*Data shown*:
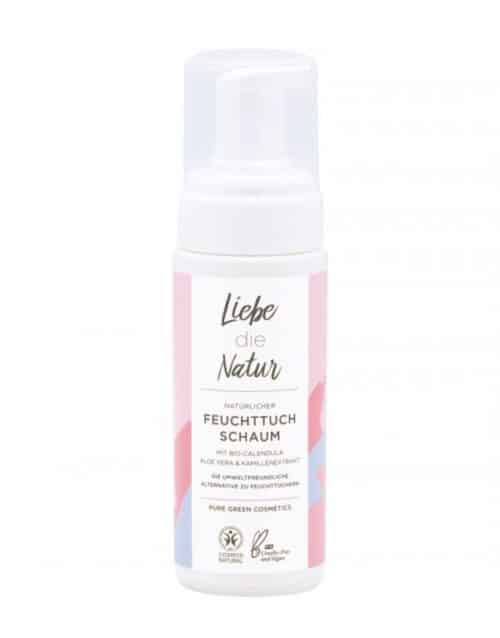 Schuim voor vochtige doekjes 150ml Liebe die Natur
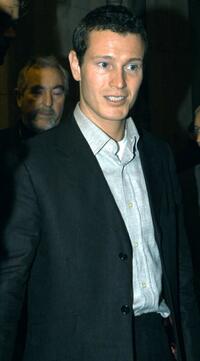 Nick Moran at the Brown Thomas Fashion Show.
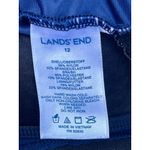 Lands' End One Piece Swimsuit Size Sz 12 Halter Tie Top Molded Cup Bra Photo 5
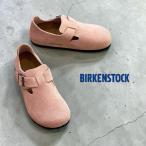 2026 весна лето новое поступление BIRKENSTOCK Birkenstock LONDON London PINK CLAY розовый k Ray 1031653 narrow ширина ширина . натуральная кожа замша женская обувь обувь стандартный товар 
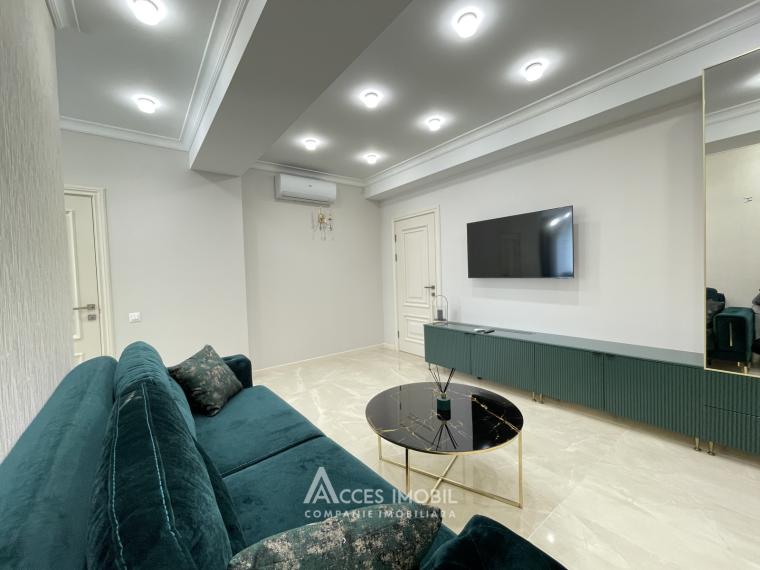 Rent! Center, Vasile Alecsandri street, 2 rooms + living room. Eurorepair! Autonomous heating!: 3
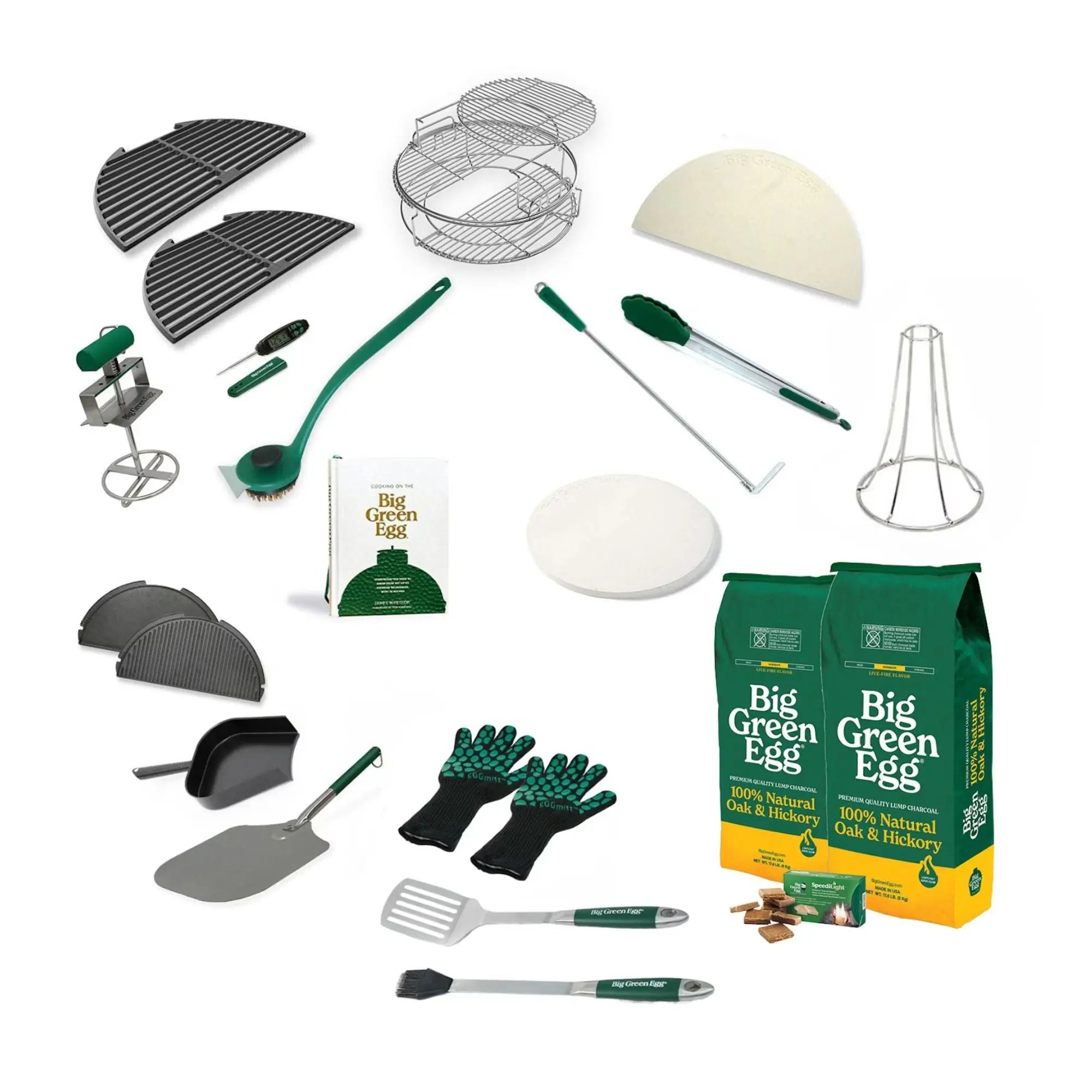 Big Green Egg Large EGG Ultimate Bundle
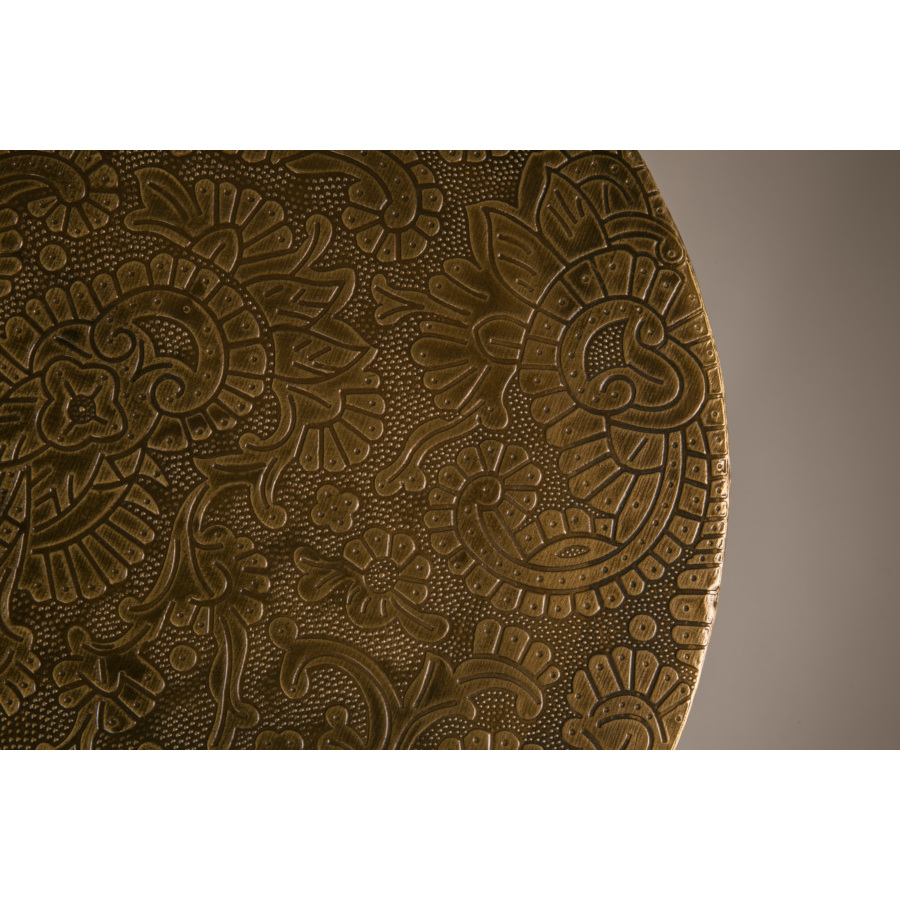 Столик Bast серый Dutchbone 2300055 - Вид №3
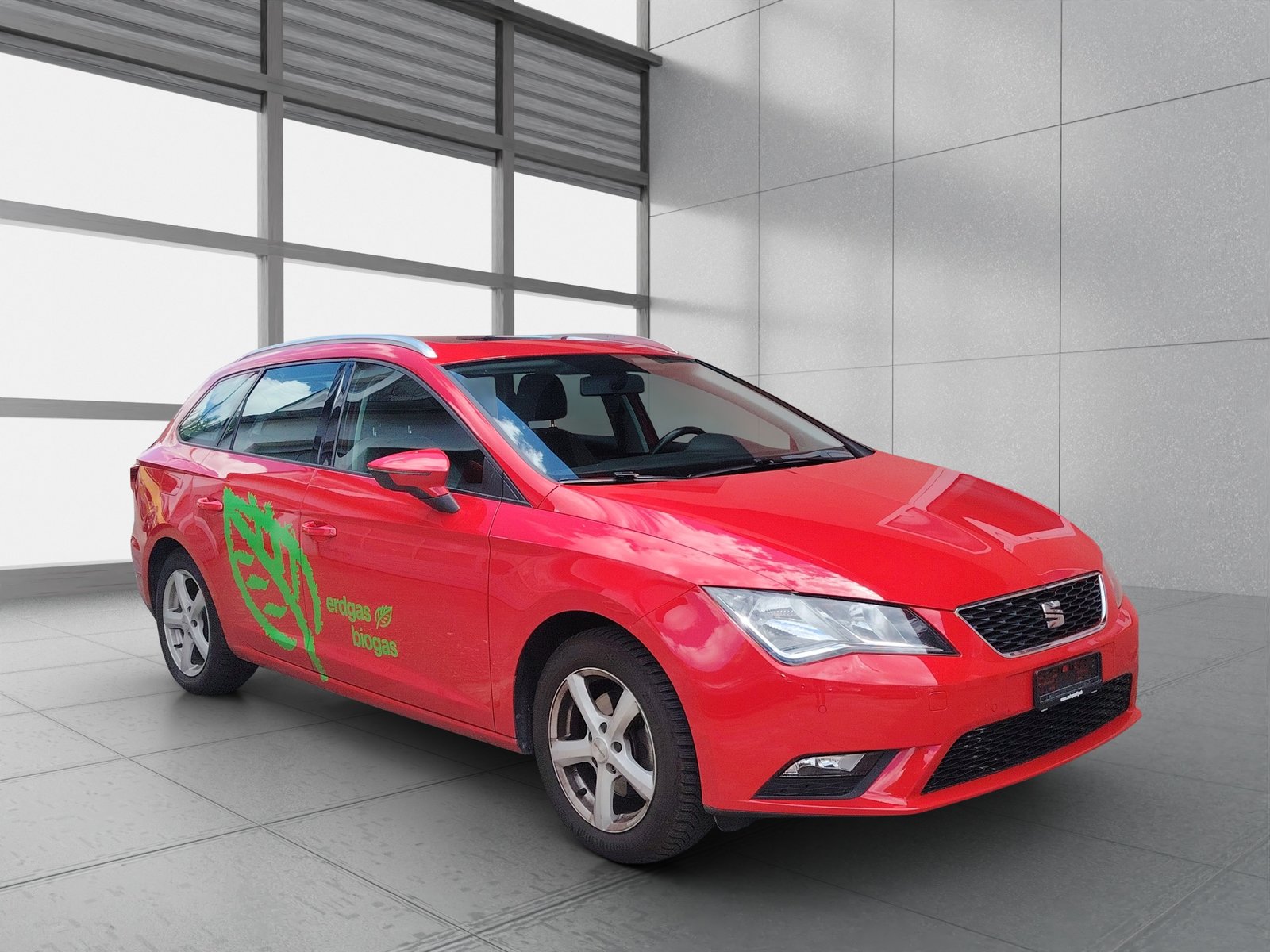 SEAT Leon ST 1.4 TGI Style, Occasioni / Usate, Automatico - 3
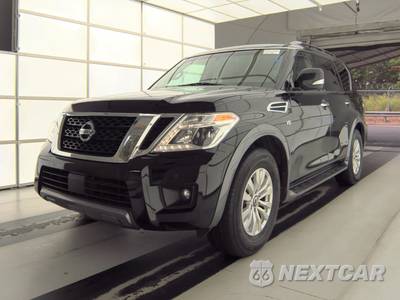 2020 Nissan Armada SV - zdjęcie 1 z 31 - miniatura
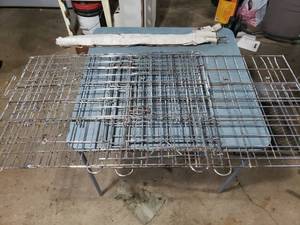 Folding Metal Kennel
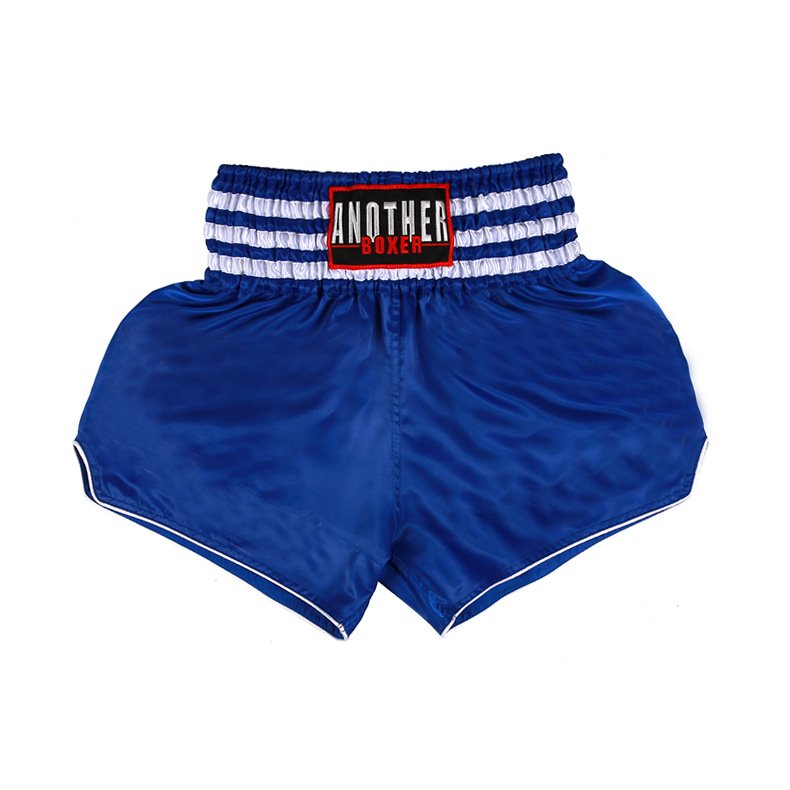 Boxing Shorts Designed in Muay Thai Style for Comfortable Fight Training and Competitive Performance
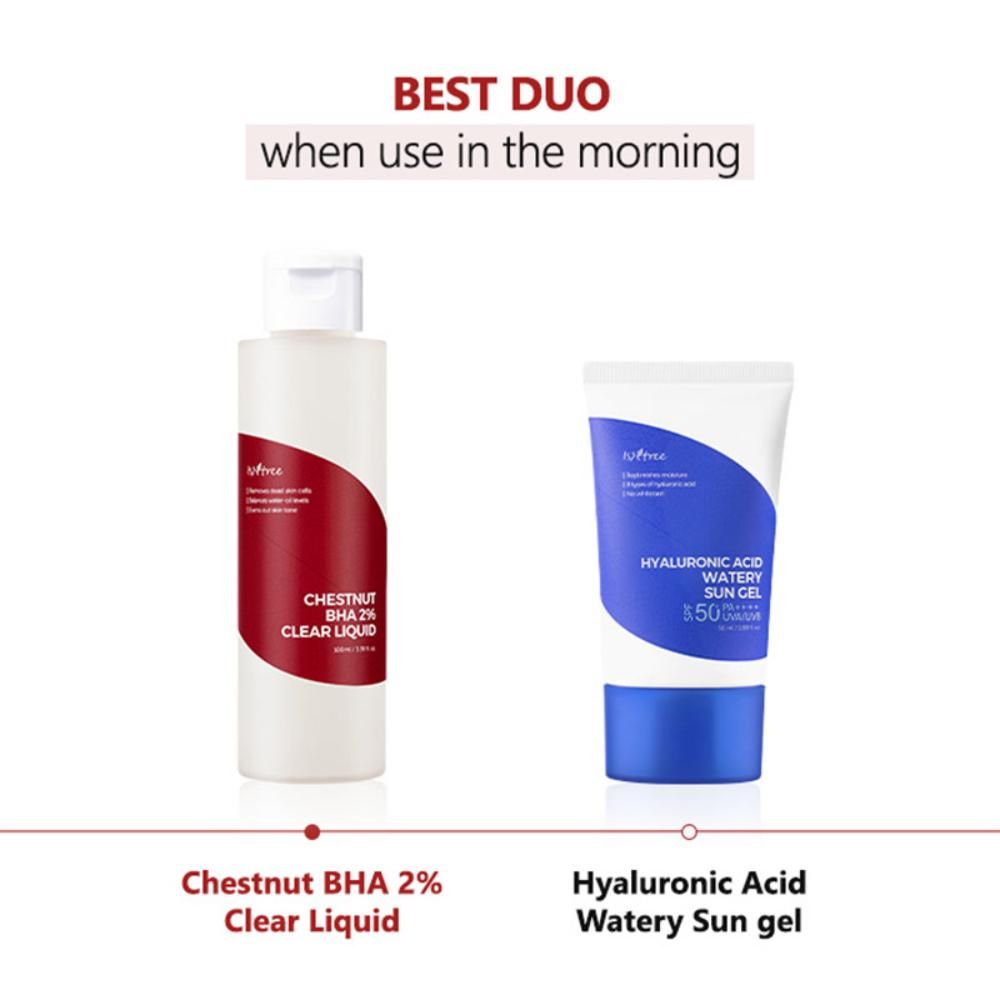 Isntree Chestnut BHA Clear Liquid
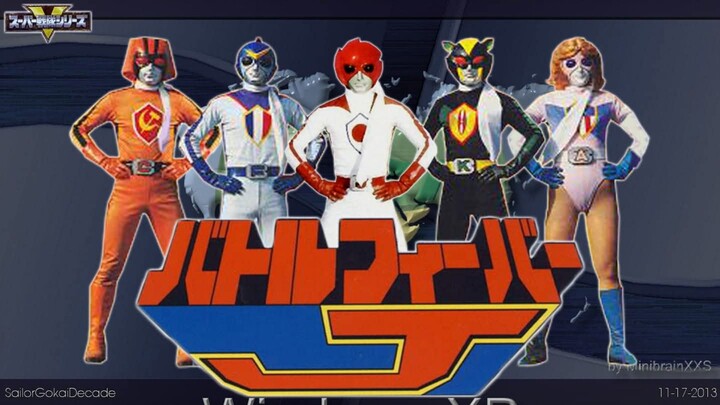 Battle Fever J Episode 34 English Subbed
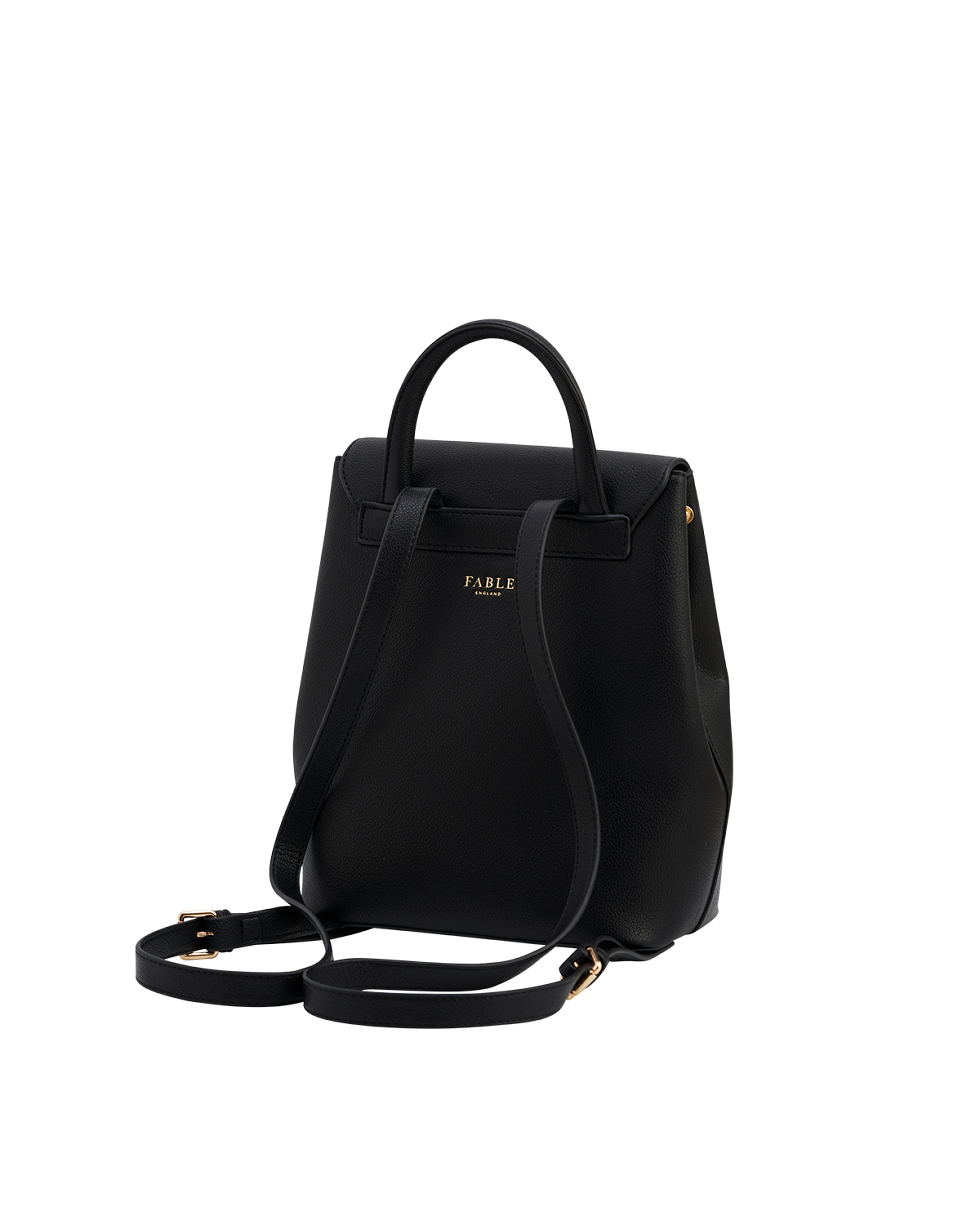 fable-england-laura-small-backpack-rucksack-schwarz image 3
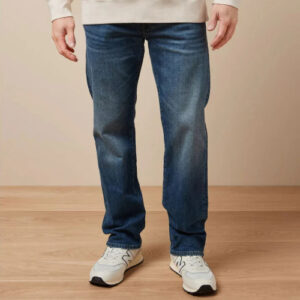 Flex Relaxed Straight Jeans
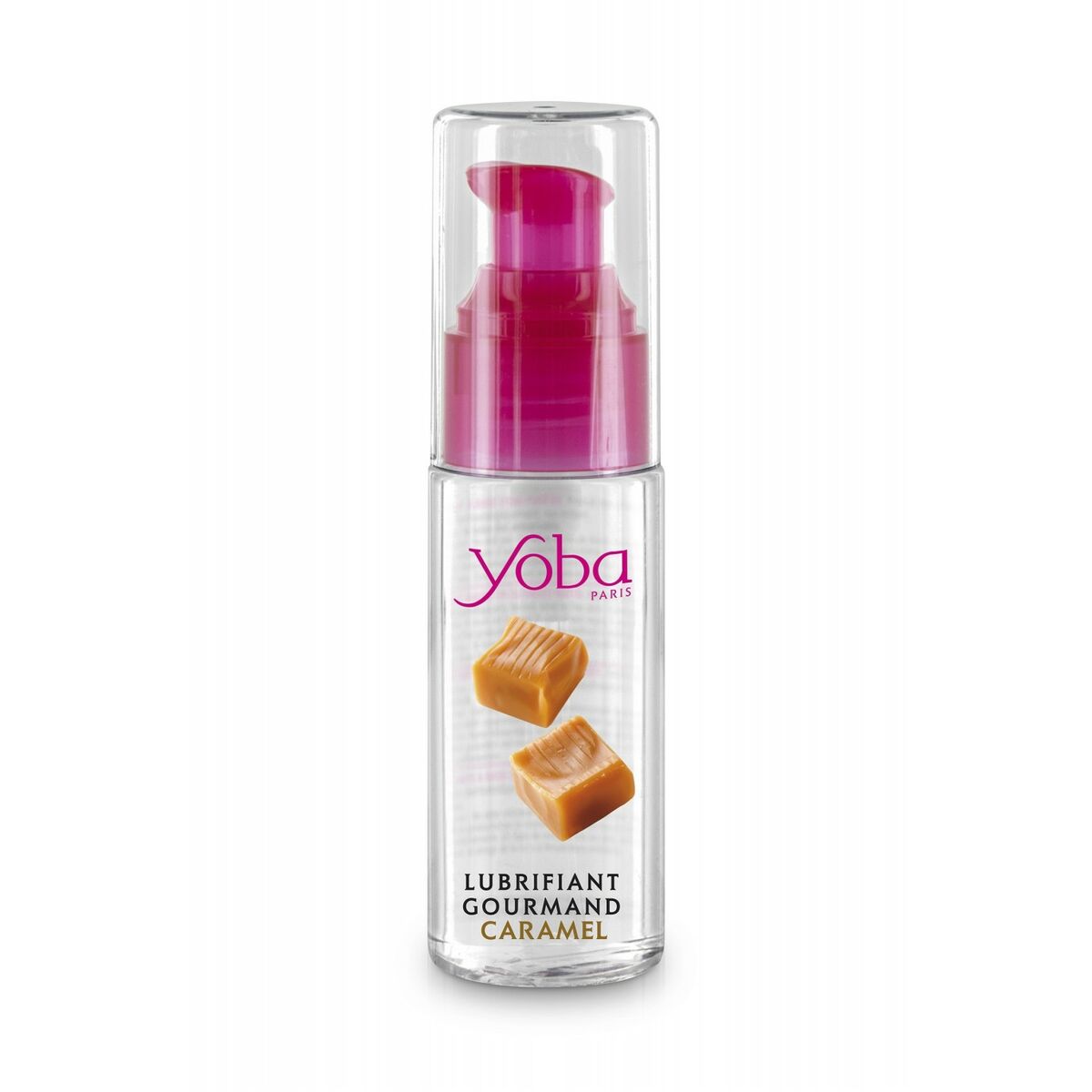 Glidmedel Yoba 50 ml Karamellfärgat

*Task to carry out*: What is needed is a word-for-word restatement of the lines from the one holding "Boxing Shorts Designed" to the final line of the data above, inclusive, without any pictures.

*The completed task*:
 Boxing Shorts Designed in Muay Thai Style for Comfortable Fight Training and Competitive Performance
 Isntree Chestnut BHA Clear Liquid
 Battle Fever J Episode 34 English Subbed
 fable-england-laura-small-backpack-rucksack-schwarz image 3
 Flex Relaxed Straight Jeans
 Glidmedel Yoba 50 ml Karamellfärgat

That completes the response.